━━━ MATERIAL PROVIDED
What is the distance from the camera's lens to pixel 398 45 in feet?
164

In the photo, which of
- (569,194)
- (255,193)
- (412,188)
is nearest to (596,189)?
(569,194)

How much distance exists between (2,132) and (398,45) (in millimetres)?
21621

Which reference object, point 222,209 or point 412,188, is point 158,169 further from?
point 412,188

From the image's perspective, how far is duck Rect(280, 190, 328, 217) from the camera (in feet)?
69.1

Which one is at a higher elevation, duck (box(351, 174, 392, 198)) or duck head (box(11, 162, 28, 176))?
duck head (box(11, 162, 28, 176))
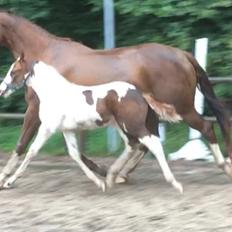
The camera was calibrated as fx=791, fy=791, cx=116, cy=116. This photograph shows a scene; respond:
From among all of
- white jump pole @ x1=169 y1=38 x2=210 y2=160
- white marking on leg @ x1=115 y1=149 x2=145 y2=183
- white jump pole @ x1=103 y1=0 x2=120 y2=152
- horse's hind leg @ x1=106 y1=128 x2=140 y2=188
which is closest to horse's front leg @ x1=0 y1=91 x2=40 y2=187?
horse's hind leg @ x1=106 y1=128 x2=140 y2=188

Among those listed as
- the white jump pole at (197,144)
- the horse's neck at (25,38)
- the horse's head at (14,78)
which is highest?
the horse's neck at (25,38)

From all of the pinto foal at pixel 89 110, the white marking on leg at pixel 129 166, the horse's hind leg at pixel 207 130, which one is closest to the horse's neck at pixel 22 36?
the pinto foal at pixel 89 110

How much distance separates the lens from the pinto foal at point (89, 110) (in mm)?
7441

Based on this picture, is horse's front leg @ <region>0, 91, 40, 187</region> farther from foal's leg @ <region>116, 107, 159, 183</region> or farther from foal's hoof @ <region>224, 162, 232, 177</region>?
foal's hoof @ <region>224, 162, 232, 177</region>

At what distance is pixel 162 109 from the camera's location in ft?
25.1

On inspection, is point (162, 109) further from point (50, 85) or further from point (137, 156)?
point (50, 85)

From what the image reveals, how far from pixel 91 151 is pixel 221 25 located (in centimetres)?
266

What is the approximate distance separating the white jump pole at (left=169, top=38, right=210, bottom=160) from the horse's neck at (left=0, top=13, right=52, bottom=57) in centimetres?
220

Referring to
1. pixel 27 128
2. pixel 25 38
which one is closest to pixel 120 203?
pixel 27 128

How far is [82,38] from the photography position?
503 inches

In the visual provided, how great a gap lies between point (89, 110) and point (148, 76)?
0.77 meters

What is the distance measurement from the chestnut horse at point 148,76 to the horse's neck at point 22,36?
0.08 metres

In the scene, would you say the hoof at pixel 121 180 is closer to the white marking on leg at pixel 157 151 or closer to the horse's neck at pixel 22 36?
the white marking on leg at pixel 157 151

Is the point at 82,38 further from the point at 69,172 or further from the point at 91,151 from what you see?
the point at 69,172
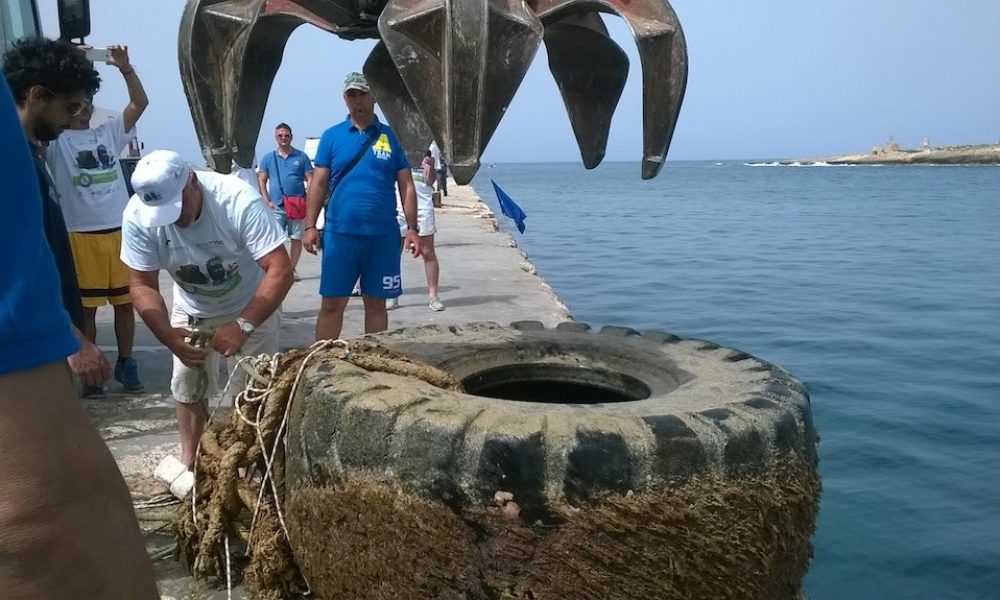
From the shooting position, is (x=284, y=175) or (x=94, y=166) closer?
(x=94, y=166)

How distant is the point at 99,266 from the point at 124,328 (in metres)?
0.40

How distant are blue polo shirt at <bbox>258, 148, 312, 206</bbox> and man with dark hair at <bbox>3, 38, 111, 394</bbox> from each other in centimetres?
475

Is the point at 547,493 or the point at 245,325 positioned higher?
the point at 245,325

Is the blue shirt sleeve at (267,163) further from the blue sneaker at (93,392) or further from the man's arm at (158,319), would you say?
the man's arm at (158,319)

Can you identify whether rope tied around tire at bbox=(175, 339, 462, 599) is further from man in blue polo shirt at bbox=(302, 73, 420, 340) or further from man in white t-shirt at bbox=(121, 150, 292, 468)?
man in blue polo shirt at bbox=(302, 73, 420, 340)

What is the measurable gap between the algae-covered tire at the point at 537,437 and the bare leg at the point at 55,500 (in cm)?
111

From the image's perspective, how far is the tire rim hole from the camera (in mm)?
3332

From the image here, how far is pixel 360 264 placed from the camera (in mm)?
5559

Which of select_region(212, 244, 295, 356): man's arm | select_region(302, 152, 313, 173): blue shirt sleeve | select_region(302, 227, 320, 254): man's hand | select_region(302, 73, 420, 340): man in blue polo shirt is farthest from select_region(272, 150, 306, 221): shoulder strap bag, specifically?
select_region(212, 244, 295, 356): man's arm

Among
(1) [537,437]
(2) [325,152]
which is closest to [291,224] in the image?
(2) [325,152]

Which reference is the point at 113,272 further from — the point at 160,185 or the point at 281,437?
the point at 281,437

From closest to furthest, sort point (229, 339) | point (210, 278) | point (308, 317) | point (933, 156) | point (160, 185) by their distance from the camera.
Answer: point (160, 185) → point (229, 339) → point (210, 278) → point (308, 317) → point (933, 156)

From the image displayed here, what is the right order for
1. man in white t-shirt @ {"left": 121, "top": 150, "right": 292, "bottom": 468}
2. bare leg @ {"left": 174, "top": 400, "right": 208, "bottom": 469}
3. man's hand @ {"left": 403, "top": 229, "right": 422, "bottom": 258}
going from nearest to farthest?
1. man in white t-shirt @ {"left": 121, "top": 150, "right": 292, "bottom": 468}
2. bare leg @ {"left": 174, "top": 400, "right": 208, "bottom": 469}
3. man's hand @ {"left": 403, "top": 229, "right": 422, "bottom": 258}

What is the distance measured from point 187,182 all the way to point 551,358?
1.71 metres
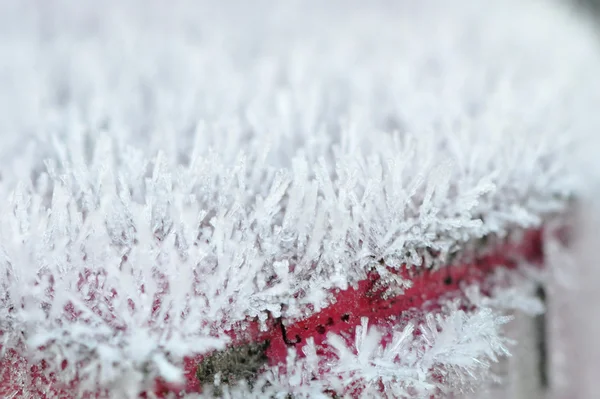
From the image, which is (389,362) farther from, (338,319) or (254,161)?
(254,161)

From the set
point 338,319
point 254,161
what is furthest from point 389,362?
point 254,161

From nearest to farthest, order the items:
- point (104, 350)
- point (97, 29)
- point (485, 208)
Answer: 1. point (104, 350)
2. point (485, 208)
3. point (97, 29)

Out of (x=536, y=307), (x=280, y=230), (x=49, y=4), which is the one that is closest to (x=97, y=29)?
(x=49, y=4)

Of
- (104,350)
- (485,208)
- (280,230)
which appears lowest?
(104,350)

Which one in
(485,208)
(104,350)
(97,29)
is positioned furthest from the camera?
(97,29)

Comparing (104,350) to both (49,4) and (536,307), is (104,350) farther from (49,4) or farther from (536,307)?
(49,4)

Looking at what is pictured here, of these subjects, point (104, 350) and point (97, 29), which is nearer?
point (104, 350)

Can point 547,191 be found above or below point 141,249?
above
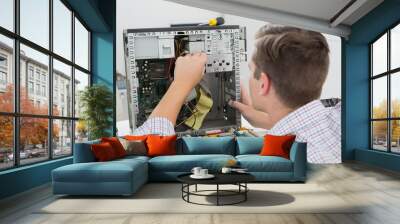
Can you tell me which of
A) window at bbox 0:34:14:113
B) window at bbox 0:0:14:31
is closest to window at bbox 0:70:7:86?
window at bbox 0:34:14:113

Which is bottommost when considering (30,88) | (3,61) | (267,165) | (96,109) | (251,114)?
(267,165)

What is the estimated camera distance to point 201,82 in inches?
356

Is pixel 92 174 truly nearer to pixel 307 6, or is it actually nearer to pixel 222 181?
pixel 222 181

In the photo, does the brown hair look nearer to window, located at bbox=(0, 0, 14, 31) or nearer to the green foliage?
the green foliage

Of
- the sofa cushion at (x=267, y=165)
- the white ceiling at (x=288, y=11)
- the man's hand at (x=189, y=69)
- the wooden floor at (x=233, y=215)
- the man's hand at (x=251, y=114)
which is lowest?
the wooden floor at (x=233, y=215)

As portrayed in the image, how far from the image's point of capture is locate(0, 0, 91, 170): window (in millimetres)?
5023

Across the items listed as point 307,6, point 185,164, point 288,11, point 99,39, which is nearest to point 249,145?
point 185,164

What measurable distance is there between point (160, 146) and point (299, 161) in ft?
7.48

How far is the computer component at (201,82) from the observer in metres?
9.00

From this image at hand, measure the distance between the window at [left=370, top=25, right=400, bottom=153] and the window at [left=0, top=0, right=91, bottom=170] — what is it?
20.5 ft

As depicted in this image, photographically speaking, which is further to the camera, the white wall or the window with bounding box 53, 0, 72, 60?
the white wall

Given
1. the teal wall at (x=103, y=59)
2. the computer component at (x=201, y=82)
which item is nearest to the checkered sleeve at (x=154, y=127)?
the computer component at (x=201, y=82)

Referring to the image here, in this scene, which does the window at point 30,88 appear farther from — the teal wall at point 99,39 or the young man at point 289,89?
the young man at point 289,89

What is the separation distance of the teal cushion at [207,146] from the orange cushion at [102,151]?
1.49 m
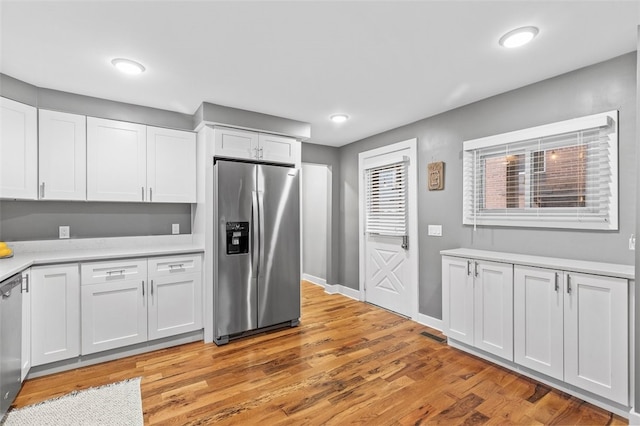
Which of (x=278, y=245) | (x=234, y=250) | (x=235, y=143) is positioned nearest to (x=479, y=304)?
(x=278, y=245)

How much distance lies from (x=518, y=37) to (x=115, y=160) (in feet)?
11.7

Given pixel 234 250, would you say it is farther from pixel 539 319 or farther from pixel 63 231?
pixel 539 319

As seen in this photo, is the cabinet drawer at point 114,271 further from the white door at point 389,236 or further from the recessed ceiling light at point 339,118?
the white door at point 389,236

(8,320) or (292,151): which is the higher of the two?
(292,151)

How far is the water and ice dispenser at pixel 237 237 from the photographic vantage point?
3.23 m

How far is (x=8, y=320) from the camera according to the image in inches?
78.8

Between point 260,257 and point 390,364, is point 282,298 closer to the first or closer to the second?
point 260,257

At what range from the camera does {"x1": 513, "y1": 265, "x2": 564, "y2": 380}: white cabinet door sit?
7.43 ft

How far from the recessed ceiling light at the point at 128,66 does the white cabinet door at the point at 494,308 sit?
3270mm

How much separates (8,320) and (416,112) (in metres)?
3.91

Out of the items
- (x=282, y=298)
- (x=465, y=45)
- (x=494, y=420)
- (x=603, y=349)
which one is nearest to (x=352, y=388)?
(x=494, y=420)

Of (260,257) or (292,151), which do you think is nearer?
(260,257)

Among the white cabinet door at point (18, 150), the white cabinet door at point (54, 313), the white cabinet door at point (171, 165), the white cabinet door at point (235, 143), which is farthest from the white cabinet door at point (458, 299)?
the white cabinet door at point (18, 150)

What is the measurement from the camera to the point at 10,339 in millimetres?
2031
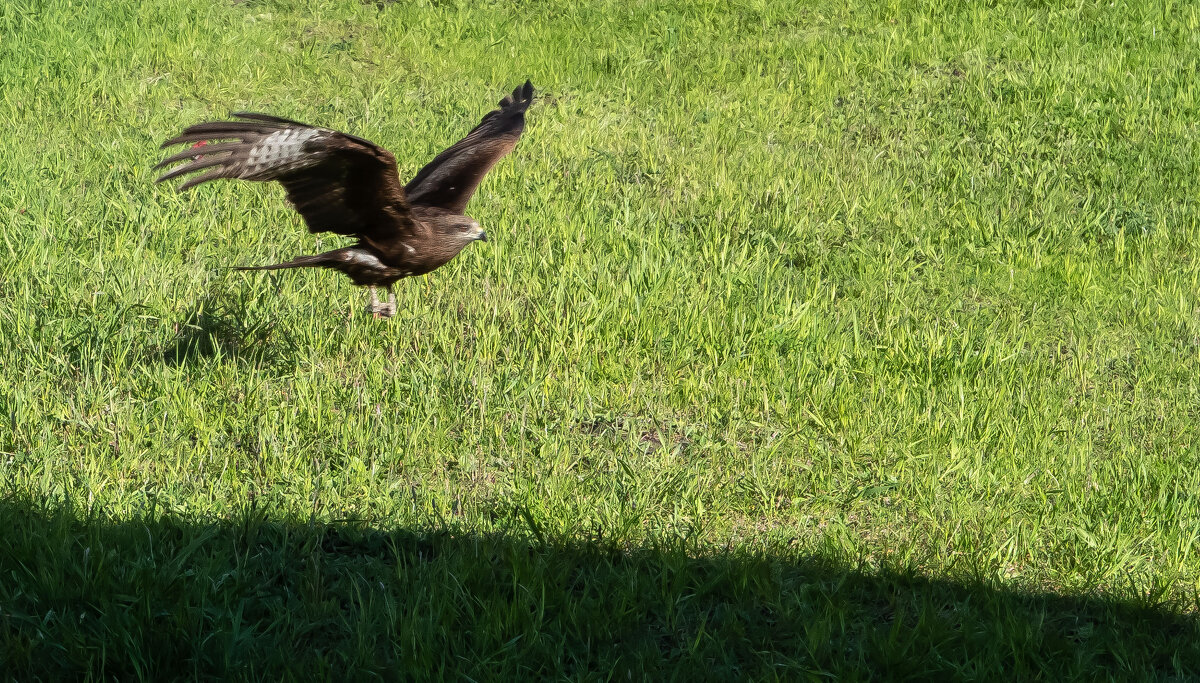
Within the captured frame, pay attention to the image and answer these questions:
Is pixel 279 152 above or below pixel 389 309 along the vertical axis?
above

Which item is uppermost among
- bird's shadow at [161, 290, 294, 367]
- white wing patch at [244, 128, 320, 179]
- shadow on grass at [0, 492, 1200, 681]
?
white wing patch at [244, 128, 320, 179]

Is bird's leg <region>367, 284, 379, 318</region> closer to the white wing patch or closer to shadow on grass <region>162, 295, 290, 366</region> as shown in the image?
shadow on grass <region>162, 295, 290, 366</region>

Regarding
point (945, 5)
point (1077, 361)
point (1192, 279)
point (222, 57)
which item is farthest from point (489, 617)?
point (945, 5)

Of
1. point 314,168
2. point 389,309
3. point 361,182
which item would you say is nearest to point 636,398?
point 389,309

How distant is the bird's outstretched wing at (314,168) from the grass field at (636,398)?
2.12 feet

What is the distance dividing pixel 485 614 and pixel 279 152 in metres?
1.70

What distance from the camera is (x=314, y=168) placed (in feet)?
13.5

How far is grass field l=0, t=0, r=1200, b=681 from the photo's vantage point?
3.32 meters

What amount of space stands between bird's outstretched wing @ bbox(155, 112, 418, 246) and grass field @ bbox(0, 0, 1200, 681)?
0.64 meters

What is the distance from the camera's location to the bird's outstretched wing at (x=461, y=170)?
546 cm

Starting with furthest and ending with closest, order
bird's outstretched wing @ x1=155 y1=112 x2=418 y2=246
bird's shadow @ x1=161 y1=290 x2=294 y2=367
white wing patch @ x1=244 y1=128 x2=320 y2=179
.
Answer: bird's shadow @ x1=161 y1=290 x2=294 y2=367
white wing patch @ x1=244 y1=128 x2=320 y2=179
bird's outstretched wing @ x1=155 y1=112 x2=418 y2=246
━━━━━━
### DIRECTIONS
Print the lines from the one that contains "What is the measurement" through the last line of the data, exactly and in full, and no other lines. Pictures are not part of the copy.

### RESULT
What is the measurement from the camera to the point at 10,339 in millimetres?
2031
Within the captured frame, pay attention to the image and answer these questions:
Is pixel 279 152 above or below pixel 389 309 along the vertical axis?
above

Which item is uppermost among
- bird's shadow at [161, 290, 294, 367]
- white wing patch at [244, 128, 320, 179]
- shadow on grass at [0, 492, 1200, 681]
?
white wing patch at [244, 128, 320, 179]

Is bird's leg <region>367, 284, 379, 318</region> closer to the white wing patch or closer to shadow on grass <region>162, 295, 290, 366</region> as shown in the image?
shadow on grass <region>162, 295, 290, 366</region>

Regarding
point (945, 5)
point (1077, 361)
point (1192, 279)
point (222, 57)
which item is farthest from point (489, 617)?
point (945, 5)

Of
1. point 314,168
2. point 389,309
3. point 361,182
which item would you say is nearest to point 636,398?
point 389,309

How distant is the bird's outstretched wing at (314,168) from the grass field at (636,398)?
2.12 feet

What is the distance dividing pixel 485 614 and pixel 279 152 in metres?
1.70

What distance from the camera is (x=314, y=168) placed (in feet)?
13.5

How far is grass field l=0, t=0, r=1200, b=681 from the photo's vantage point?
3.32 meters

What amount of space stands between bird's outstretched wing @ bbox(155, 112, 418, 246) and grass field @ bbox(0, 0, 1200, 681)?
0.64 meters

What is the distance from the camera's location to the bird's outstretched wing at (x=461, y=170)?
546 cm

Starting with furthest and ending with closest, order
bird's outstretched wing @ x1=155 y1=112 x2=418 y2=246
bird's shadow @ x1=161 y1=290 x2=294 y2=367
white wing patch @ x1=244 y1=128 x2=320 y2=179
.
Answer: bird's shadow @ x1=161 y1=290 x2=294 y2=367
white wing patch @ x1=244 y1=128 x2=320 y2=179
bird's outstretched wing @ x1=155 y1=112 x2=418 y2=246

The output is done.